Colin’s hands curled around the mug, knuckles white.
“I know you think you failed. That if you’d done just one more thing—been one more thing—Sarah and Hannibal would be alive and your house wouldn’t be ashes.
But that fantasy? That illusion that it’s somehow your job to save everyone?
That’s not noble, Colin. It’s not heroic. It’s ego! Arrogant, impossible ego.”
Colin flinched.
“You’re not grieving,” David continued. “You’re punishing yourself for not being something no human being could ever be. And in the process, you’re throwing away everything that’s left, which—whether you get it or not—is a lot.”
“I’m not—”
“Don’t.” David’s voice was soft, but sharp. “Don’t lie to me. I’ve known you too damned long.”

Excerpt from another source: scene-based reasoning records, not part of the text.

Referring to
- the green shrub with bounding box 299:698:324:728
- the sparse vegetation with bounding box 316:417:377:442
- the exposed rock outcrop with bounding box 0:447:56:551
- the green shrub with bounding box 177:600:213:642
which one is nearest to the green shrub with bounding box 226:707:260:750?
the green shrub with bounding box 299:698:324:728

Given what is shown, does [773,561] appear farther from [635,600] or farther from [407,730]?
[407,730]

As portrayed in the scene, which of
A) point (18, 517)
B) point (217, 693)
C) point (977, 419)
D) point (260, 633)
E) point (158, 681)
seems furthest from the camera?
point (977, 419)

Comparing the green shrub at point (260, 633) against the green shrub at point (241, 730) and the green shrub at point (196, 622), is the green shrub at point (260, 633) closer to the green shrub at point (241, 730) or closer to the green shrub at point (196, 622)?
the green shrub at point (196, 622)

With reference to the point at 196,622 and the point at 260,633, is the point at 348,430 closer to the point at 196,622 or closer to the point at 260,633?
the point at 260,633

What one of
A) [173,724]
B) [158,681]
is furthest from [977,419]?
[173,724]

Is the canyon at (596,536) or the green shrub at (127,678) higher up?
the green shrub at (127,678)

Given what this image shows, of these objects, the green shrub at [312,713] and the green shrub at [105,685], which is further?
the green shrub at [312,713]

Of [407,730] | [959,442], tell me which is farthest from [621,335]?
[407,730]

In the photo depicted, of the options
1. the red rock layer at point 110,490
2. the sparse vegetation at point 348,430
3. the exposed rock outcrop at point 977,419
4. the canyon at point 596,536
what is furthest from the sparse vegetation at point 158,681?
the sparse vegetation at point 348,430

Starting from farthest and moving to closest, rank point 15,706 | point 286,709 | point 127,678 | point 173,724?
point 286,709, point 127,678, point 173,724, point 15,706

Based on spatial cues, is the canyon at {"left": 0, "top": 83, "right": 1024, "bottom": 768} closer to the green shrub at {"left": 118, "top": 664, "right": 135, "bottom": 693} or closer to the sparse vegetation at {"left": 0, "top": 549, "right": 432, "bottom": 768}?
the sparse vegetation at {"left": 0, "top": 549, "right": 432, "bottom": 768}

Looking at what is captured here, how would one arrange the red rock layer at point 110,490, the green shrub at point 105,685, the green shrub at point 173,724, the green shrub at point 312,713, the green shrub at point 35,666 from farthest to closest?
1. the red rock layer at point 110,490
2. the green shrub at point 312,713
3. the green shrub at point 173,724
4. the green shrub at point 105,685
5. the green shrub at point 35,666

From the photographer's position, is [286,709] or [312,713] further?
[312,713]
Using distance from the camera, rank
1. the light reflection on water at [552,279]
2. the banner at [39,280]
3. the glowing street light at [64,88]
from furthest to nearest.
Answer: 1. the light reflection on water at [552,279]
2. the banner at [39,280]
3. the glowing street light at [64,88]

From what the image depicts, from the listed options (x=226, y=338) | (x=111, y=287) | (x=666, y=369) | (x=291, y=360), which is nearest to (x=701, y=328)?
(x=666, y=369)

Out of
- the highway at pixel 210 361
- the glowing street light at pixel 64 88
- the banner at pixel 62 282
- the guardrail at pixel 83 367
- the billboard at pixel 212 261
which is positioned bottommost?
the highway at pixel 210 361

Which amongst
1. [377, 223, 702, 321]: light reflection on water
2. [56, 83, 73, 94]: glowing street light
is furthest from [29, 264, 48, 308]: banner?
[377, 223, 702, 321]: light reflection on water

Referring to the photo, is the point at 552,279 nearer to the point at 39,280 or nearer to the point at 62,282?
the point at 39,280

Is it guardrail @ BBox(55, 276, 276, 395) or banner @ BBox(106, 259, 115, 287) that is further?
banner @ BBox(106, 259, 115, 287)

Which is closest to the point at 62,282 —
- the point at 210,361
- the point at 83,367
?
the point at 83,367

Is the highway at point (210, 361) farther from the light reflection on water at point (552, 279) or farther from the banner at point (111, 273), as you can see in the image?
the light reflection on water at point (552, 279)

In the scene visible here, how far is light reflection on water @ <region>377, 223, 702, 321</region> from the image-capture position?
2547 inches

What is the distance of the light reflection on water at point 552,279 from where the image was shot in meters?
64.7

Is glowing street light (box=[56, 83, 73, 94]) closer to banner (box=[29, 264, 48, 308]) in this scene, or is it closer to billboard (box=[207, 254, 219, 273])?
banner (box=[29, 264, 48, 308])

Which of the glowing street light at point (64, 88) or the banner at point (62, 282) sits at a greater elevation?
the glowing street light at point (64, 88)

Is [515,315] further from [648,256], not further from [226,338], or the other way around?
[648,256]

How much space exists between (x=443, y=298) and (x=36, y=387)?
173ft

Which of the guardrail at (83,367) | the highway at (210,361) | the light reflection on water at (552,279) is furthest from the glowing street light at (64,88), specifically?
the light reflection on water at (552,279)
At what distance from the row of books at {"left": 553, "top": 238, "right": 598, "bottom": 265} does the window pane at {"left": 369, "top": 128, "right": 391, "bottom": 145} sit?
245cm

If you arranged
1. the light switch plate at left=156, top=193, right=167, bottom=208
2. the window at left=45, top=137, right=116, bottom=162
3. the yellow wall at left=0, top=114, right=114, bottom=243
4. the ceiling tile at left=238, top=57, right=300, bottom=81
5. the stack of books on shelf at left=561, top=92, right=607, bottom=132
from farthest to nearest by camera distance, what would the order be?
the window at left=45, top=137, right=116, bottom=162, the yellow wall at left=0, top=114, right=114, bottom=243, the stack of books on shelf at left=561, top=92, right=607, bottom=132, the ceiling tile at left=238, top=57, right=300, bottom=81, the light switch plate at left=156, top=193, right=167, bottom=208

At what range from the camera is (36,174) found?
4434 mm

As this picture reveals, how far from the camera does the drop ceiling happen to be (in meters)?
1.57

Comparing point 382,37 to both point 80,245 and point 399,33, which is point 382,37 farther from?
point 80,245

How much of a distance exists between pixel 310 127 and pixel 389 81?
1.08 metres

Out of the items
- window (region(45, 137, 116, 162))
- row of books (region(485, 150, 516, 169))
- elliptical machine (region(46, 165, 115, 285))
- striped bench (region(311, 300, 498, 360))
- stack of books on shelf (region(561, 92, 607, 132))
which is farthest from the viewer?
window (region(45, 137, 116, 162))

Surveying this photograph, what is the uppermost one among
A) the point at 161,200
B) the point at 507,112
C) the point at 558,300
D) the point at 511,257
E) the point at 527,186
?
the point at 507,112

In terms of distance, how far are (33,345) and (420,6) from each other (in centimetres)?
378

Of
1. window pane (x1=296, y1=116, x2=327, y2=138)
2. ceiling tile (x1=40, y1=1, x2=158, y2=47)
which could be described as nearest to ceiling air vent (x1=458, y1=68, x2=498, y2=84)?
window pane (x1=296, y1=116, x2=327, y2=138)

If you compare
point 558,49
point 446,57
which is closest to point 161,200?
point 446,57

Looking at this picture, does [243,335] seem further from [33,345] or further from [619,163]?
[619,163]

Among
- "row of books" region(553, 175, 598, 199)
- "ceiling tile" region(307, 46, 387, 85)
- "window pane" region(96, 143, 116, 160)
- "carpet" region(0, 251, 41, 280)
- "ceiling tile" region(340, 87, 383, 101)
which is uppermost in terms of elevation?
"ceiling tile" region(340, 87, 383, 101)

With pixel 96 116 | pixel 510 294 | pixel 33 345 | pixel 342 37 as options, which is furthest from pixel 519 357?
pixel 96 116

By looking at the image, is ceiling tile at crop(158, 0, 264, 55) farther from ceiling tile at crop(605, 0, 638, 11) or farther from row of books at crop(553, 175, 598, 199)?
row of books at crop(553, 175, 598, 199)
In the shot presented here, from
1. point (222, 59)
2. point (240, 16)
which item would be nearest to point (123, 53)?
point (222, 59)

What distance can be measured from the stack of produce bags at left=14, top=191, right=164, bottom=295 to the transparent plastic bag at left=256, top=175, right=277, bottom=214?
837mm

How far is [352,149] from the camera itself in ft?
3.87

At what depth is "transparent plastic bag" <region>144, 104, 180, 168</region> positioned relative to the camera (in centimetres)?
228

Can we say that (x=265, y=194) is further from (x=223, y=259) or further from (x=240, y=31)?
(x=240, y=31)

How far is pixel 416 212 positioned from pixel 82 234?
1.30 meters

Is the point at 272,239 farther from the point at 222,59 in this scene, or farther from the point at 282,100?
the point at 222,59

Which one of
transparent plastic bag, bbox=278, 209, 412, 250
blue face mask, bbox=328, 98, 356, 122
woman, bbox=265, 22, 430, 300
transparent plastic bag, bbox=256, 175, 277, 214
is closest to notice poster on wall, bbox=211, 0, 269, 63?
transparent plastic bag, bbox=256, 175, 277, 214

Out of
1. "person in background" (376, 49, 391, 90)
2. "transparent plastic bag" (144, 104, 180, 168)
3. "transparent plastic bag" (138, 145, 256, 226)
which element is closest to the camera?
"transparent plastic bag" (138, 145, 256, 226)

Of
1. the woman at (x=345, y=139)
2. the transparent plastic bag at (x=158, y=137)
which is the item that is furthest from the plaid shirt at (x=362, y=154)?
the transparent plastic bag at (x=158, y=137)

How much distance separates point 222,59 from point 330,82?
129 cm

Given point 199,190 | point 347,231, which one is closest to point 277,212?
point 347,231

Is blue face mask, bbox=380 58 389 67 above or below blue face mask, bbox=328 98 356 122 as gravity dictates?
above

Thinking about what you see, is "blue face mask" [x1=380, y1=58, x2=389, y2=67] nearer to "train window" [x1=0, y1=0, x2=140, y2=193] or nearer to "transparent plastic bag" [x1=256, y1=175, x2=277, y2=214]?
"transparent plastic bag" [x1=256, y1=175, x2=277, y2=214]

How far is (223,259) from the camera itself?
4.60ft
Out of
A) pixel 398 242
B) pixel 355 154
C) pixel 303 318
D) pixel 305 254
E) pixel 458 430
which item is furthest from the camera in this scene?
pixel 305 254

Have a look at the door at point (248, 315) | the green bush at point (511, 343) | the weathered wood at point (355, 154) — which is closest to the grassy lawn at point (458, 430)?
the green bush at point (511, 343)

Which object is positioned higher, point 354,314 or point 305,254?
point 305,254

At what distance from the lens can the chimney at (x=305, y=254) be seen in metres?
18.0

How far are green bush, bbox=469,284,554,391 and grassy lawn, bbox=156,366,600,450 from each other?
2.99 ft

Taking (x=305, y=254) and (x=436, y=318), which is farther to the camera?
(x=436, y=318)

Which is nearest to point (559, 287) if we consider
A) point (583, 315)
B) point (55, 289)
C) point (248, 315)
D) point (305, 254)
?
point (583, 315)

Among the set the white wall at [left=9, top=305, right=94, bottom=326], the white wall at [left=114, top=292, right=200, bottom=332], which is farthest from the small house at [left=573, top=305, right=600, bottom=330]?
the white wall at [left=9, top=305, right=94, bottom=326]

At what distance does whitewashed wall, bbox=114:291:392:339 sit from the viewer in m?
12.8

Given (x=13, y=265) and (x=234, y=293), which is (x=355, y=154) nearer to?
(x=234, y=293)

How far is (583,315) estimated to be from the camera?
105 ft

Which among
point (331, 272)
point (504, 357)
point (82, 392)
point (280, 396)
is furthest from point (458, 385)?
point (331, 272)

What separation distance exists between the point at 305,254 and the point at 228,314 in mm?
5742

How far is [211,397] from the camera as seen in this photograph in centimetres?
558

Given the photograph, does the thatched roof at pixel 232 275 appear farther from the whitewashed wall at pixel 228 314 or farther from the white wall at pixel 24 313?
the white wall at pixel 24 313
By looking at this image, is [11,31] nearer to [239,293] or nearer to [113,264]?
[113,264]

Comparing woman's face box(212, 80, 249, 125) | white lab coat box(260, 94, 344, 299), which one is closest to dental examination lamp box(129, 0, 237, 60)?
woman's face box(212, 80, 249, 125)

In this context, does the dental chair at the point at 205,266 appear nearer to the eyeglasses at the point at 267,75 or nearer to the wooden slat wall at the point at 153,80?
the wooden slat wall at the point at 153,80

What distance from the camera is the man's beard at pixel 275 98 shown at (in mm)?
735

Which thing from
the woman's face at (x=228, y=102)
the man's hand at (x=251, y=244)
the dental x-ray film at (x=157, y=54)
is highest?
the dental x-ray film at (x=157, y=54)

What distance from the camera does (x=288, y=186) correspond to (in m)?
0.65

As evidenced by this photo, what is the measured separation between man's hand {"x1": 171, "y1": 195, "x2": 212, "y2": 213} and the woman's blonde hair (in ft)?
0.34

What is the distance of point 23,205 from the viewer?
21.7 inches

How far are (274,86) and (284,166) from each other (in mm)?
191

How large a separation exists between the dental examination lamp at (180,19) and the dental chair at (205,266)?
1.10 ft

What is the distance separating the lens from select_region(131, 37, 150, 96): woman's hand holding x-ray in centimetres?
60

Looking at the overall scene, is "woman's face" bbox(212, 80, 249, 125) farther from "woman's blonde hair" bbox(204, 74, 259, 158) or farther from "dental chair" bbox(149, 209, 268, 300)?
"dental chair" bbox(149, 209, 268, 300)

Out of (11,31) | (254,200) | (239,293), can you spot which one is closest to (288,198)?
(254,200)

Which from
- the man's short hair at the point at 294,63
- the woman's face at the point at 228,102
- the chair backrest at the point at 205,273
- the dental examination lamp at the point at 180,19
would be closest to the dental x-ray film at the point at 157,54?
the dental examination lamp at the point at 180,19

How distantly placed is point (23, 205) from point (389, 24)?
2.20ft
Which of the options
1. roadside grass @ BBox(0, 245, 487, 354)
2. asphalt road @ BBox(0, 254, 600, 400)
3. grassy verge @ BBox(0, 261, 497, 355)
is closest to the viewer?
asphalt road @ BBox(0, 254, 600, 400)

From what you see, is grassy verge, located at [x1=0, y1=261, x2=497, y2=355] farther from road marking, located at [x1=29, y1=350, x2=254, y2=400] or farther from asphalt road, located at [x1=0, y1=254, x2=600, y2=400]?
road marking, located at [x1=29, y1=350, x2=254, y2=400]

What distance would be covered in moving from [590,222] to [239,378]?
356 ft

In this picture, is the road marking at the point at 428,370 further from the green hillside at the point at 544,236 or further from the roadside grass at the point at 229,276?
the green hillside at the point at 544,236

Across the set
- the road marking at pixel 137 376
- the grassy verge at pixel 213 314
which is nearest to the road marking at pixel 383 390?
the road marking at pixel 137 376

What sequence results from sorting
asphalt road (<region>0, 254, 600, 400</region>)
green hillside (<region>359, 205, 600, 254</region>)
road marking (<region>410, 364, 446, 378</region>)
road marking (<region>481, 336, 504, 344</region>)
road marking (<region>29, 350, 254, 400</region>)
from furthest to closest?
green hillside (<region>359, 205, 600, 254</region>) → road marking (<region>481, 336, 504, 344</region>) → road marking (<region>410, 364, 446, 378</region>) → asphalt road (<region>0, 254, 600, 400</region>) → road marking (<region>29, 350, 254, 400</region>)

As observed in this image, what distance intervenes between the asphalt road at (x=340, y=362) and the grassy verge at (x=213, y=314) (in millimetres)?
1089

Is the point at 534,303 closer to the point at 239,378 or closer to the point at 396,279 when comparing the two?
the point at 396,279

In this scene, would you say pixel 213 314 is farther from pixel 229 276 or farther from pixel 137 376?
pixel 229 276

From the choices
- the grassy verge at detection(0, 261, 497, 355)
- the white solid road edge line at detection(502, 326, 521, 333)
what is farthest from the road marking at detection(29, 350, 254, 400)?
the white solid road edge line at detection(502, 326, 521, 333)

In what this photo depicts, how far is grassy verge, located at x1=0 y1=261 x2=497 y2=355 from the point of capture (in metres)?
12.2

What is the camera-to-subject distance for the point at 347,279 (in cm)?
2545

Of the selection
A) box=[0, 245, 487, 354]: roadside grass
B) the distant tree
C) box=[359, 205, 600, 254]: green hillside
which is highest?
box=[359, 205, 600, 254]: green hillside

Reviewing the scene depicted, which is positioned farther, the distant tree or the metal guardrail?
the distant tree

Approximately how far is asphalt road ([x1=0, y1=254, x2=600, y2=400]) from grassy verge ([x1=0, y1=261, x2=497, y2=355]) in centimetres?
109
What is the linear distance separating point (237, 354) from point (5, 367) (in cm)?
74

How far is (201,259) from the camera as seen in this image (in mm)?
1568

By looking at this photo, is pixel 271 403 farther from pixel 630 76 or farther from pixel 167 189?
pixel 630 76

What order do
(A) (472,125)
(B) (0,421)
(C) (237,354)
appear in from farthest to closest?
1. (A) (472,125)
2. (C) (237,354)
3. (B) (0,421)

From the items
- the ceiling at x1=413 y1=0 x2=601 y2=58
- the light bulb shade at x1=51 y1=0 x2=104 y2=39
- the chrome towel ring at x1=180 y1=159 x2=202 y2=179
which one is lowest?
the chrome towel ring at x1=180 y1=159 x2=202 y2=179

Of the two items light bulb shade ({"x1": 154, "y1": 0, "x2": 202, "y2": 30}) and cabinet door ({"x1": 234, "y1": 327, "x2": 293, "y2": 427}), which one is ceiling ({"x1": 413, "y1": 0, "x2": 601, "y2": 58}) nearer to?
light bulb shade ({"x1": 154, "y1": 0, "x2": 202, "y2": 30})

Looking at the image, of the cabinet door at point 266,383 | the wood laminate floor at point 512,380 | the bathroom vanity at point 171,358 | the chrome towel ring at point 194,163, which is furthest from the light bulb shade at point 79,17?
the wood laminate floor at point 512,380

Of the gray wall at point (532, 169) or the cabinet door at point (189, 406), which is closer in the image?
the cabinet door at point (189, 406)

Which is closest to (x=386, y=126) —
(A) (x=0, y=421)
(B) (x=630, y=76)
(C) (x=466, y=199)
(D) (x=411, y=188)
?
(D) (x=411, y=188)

“Nate and I have watched your heartbroken husband struggle with his anguish. Watched that sweet boy who adores you slowly unravel. Watched him fight to keep hope alive with no one to lean on. No one to support him!”
David closed the distance between them, his voice edged with sudden fury. “He lost just as much as you did, Colin! But he’s grieving alone! Without the one thing that would make any loss bearable: you!”
His voice suddenly cracked—letting his own pain show. “He’d live in a hole in the goddamn ground and call it paradise if you were beside him!”
Colin looked down, jaw tight. “He doesn’t deserve what I’ve become.”
“No,” David said more quietly. “He deserves the man who stood by him through fire and blood and pain. The one who taught us all what strength looks like. He deserves a husband. Not a broken man who’s trying to bleed his way to redemption.”
Silence.
Then David placed a hand on Colin’s shoulder.
“Stop trying to be a god. You’re so much more likable when you’re just a man. A man who loves. A man who hurts. And even a man who fails. And maybe—just maybe—you’ll see that grace hasn’t left you, Colin. It’s still yours. It’s still you.”
Colin’s throat tightened. He looked away, blinking fast.
“I don’t know if I can,” he whispered.
David gave a faint smile. “You already did.”
Colin looked at him.
“You sent him a heart emoji, didn’t you?”
Colin let out a quiet, broken laugh.
“Then start there,” David said. “You’re not lost, Colin. You’re hiding.”
He leaned in, voice low—unflinching.
“So, for god’s sake, pull your head out of your ass before the man who loves you drowns in the silence you keep mistaking for atonement.”